** BEGIN Records shown **

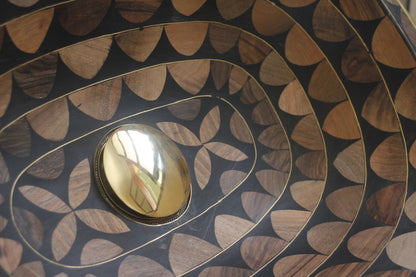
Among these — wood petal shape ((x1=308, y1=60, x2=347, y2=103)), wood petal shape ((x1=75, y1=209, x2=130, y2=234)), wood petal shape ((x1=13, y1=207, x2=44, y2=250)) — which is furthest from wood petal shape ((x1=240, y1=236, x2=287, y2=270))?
wood petal shape ((x1=13, y1=207, x2=44, y2=250))

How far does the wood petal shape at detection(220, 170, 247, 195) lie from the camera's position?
8.57ft

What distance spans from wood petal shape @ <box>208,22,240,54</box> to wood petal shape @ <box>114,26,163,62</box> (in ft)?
0.76

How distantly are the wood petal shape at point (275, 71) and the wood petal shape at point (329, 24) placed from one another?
218mm

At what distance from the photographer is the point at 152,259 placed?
2.57 m

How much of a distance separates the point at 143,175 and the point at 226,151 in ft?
1.69

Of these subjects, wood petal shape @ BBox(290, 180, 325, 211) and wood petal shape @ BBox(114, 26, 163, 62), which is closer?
wood petal shape @ BBox(114, 26, 163, 62)

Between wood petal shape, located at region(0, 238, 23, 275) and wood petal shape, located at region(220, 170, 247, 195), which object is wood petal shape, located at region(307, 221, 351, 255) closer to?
wood petal shape, located at region(220, 170, 247, 195)

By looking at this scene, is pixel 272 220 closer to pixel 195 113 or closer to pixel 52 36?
pixel 195 113

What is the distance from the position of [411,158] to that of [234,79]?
0.85m

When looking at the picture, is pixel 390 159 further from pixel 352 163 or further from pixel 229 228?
pixel 229 228

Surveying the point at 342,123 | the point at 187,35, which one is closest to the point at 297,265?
the point at 342,123

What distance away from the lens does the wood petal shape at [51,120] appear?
82.7 inches

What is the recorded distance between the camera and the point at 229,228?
263cm

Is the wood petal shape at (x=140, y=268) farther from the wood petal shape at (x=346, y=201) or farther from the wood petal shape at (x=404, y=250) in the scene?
the wood petal shape at (x=404, y=250)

** END Records shown **

• Stated task:
Repeat only the lines from the one holding "Between wood petal" through the last line of the data.

• Completed exercise:
Between wood petal shape, located at region(0, 238, 23, 275) and wood petal shape, located at region(220, 170, 247, 195), which object is wood petal shape, located at region(307, 221, 351, 255) closer to?
wood petal shape, located at region(220, 170, 247, 195)

By looking at this scene, is pixel 272 220 closer to pixel 195 113 or closer to pixel 52 36?
pixel 195 113

What is the distance from the position of [411,158] to that of [234,79]?
0.85m

When looking at the picture, is pixel 390 159 further from pixel 352 163 or further from pixel 229 228?
pixel 229 228

Surveying the point at 342,123 | the point at 187,35, which one is closest to the point at 297,265?
the point at 342,123

What distance away from the lens does the wood petal shape at [51,120] appear?
82.7 inches

What is the recorded distance between the camera and the point at 229,228?
263cm

Is the wood petal shape at (x=140, y=268) farther from the wood petal shape at (x=346, y=201) or farther from the wood petal shape at (x=404, y=250) in the scene?
the wood petal shape at (x=404, y=250)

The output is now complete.